Binary Formation Mechanisms: Constraints from the Companion Mass Ratio Distribution

TL;DR

This study compares observed companion mass ratio distributions across different environments to the stellar initial mass function, revealing discrepancies that support binary formation theories like fragmentation.

Contribution

It provides the first comprehensive statistical comparison of companion mass ratios with the field star IMF across various environments, testing their consistency.

Findings

Observed CMRDs show more equal-mass systems than predicted by the IMF.

In some clusters and regions, the CMRD is inconsistent with the field star IMF.
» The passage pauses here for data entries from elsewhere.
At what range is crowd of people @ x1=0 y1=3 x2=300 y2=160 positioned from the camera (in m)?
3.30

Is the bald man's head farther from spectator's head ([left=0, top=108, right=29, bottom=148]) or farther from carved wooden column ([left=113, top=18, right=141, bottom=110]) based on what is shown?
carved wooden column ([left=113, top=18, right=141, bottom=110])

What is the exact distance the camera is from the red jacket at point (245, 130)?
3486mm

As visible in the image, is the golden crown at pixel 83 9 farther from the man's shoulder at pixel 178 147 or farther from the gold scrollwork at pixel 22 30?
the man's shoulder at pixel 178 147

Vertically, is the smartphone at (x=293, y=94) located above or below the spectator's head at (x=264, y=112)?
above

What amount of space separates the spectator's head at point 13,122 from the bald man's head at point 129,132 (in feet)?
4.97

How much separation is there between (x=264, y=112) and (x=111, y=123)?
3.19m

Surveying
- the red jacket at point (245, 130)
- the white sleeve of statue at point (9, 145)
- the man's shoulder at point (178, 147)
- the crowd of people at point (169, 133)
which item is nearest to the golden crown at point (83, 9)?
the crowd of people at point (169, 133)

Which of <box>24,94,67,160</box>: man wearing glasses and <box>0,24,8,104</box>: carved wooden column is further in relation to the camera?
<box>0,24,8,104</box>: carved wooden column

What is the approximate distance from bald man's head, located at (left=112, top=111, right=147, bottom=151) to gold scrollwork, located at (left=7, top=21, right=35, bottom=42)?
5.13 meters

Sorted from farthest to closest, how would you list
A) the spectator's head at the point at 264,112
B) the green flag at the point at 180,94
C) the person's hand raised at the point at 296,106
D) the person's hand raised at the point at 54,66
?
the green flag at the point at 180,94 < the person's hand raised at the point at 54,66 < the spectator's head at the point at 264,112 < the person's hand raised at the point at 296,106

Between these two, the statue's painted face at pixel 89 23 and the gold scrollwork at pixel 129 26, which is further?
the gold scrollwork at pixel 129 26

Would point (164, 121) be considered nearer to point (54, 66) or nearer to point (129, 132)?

The CMRD is roughly independent of separation within observed ranges.

Abstract

We present a statistical comparison of the mass ratio distribution of companions, as observed in different multiplicity surveys, to the most recent estimate of the single object mass function (Bochanski et al. 2010). The main goal of our analysis is to test whether or not the observed companion mass ratio distribution (CMRD) as a function of primary star mass and star formation environment is consistent with having been drawn from the field star IMF. We consider samples of companions for M dwarfs, solar type and intermediate mass stars, both in the field as well as clusters or associations, and compare them with populations of binaries generated by random pairing from the assumed IMF for a fixed primary mass. With regard to the field we can reject the hypothesis that the CMRD was drawn from the IMF for different primary mass ranges: the observed CMRDs show a larger number of equal-mass systems than predicted by the IMF. This is in agreement with fragmentation theories of binary formation. For the open clusters {\alpha} Persei and the Pleiades we also reject the IMF random- pairing hypothesis. Concerning young star-forming regions, currently we can rule out a connection between the CMRD and the field IMF in Taurus but not in Chamaeleon I. Larger and different samples are needed to better constrain the result as a function of the environment. We also consider other companion mass functions (CMF) and we compare them with observations. Moreover the CMRD both in the field and clusters or associations appears to be independent of separation in the range covered by the observations. Combining therefore the CMRDs of M and G primaries in the field and intermediate mass primary binaries in Sco OB2 for mass ratios, q = M2/M1, from 0.2 to 1, we find that the best chi-square fit follows a power law dN/dq \propto q^{\beta}, with {\beta} = -0.50 \pm 0.29, consistent with previous results.